*DOCUMENT SEGMENT*
-----
I don't expect any responses to this but I just had to say this somewhere. I don't know what do and I'm so scared. I've been trying so, so hard to get better and I was and I am but I'm terrified. I was raped a few months ago by a friend from work who I was talking to about my recovery and my struggle with mental health and he was like a brother to me. I thought I was getting over it but I'm not. I know that if the case goes poorly I'm going to ctb. But I don't want to anymore, I know I'm going to live with depression for the rest of my life but I was willing to work through it and I started going to the gym and taking care of myself again and I was doing better. I got into my dream school and I'm supposed to move across the country in a few months but I don't know if I'm going to make it until then. He's had his first court appearance and he has this insanely expensive lawyer and he's rich and it doesn't matter what I do because I know deep down I'm not going to get justice. But if I don't I cannot live with the fact he's getting away with what he did to me. He admitted to his best friend he felt guilty about it and his friend wrote a statement and there's proof from our text messages but it's not enough. I had so many dreams in my life I wanted to do so much. I wanted to go to school so I could work as a chaplain or therapist so I could help people. I just wanted to do something important with my life but I know this is going to ruin any chance I have of happiness. I just don't want to die and I don't want to ctb because of him but I'm going to if he gets away. I just don't know what to do. Before it happened it was the first time I was actually talking to people and really getting better. I planned out my life, I was able to see ahead just a little bit. But now it's all going away and I know I'm going to ctb even though I don't want to. I had so many dreams and it makes me so, so angry that he stole them all from me.
Respectfully, what's done is done... The desire to punish him is natural, but regardless of the outcome you can't let his situation have control over you. His reputation will never recover.

IF you end your life because of him hurting you than you are giving that monster power over you.

I'm sorry if anyone disagrees, but I'm just stating this and walking away from the subject.

OP regardless if you stay or if you go, you are worth so much more than a predator kicking you when you're down. Write your own chapter, roll with the punch, don't break. Because you're stronger than you realize.
-----
*MATERIAL SUPPLIED*

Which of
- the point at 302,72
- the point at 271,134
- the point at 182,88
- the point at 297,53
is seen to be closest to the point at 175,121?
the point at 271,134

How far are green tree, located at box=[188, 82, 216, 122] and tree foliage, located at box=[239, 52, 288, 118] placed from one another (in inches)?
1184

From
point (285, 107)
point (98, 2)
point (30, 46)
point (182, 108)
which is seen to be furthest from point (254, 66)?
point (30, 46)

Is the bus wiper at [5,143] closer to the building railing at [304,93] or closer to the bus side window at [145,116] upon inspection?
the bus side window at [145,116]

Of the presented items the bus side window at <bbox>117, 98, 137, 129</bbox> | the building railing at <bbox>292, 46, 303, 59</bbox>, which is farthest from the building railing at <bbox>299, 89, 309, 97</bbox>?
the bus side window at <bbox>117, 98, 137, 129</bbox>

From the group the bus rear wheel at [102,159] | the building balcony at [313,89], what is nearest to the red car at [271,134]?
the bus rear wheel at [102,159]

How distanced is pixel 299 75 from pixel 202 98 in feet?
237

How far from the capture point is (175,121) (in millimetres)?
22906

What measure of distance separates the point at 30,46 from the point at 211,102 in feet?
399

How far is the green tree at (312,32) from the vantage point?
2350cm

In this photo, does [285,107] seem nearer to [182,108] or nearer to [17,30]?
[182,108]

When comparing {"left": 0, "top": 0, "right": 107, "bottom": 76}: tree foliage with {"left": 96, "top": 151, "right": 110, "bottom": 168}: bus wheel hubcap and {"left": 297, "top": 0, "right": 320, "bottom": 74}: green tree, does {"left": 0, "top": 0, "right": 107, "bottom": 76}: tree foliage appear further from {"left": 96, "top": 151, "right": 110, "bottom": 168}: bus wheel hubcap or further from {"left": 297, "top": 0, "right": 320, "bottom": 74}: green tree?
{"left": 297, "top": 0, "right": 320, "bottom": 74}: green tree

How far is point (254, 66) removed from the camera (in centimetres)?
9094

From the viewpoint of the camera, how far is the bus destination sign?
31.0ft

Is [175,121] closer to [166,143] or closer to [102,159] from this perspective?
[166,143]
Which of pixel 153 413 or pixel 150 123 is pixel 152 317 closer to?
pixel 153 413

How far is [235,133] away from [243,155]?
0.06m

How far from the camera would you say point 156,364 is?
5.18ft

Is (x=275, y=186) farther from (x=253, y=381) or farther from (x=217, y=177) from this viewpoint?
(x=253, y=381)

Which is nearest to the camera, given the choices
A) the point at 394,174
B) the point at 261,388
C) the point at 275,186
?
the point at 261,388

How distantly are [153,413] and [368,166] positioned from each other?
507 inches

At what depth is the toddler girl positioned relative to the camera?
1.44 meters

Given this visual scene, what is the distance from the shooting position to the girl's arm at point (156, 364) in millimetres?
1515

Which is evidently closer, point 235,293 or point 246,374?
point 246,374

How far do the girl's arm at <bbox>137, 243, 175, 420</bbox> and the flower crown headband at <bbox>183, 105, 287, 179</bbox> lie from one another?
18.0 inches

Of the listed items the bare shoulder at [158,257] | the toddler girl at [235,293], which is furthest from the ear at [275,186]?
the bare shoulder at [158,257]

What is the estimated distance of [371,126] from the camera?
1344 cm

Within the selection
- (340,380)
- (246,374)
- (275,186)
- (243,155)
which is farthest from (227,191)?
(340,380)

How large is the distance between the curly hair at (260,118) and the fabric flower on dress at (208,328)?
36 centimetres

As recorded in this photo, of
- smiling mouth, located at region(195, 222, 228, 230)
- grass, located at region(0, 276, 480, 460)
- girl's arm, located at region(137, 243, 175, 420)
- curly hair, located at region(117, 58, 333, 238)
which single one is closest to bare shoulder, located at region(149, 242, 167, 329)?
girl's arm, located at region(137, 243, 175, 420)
-----
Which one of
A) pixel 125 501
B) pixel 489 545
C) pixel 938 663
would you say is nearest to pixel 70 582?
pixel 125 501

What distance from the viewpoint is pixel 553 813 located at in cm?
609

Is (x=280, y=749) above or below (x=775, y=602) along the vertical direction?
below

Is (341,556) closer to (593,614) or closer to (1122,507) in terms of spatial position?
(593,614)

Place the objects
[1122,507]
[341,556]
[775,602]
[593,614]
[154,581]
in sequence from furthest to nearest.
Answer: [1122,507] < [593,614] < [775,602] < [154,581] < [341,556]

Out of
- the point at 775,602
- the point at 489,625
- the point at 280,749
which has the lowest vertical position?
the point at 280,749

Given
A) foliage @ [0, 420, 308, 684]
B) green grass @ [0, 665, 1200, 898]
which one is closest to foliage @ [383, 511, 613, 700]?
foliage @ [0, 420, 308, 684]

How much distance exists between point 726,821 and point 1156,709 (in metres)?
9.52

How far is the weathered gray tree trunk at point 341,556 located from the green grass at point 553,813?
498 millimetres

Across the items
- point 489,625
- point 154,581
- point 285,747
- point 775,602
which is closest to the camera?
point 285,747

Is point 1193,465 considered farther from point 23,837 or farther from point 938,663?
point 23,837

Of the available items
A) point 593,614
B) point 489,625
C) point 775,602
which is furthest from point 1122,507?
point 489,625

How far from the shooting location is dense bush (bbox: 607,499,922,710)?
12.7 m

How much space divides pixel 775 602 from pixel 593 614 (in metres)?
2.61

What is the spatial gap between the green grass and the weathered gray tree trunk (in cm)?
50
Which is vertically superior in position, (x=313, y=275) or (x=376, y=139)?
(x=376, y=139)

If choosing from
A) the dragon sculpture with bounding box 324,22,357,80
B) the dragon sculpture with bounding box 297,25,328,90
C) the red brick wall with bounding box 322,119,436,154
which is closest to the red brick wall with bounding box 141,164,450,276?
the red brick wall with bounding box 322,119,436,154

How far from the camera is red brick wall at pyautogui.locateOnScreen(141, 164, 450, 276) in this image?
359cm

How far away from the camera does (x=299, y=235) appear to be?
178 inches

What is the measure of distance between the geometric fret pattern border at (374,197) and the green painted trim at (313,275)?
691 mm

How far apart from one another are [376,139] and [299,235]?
-----
Translate this sentence from the forum thread into Spanish: "The desire to punish him is natural, but regardless of the outcome you can't let his situation have control over you."

El deseo de castigarlo es natural, pero, sea cual sea el resultado, no puedes dejar que su situación tenga control sobre ti.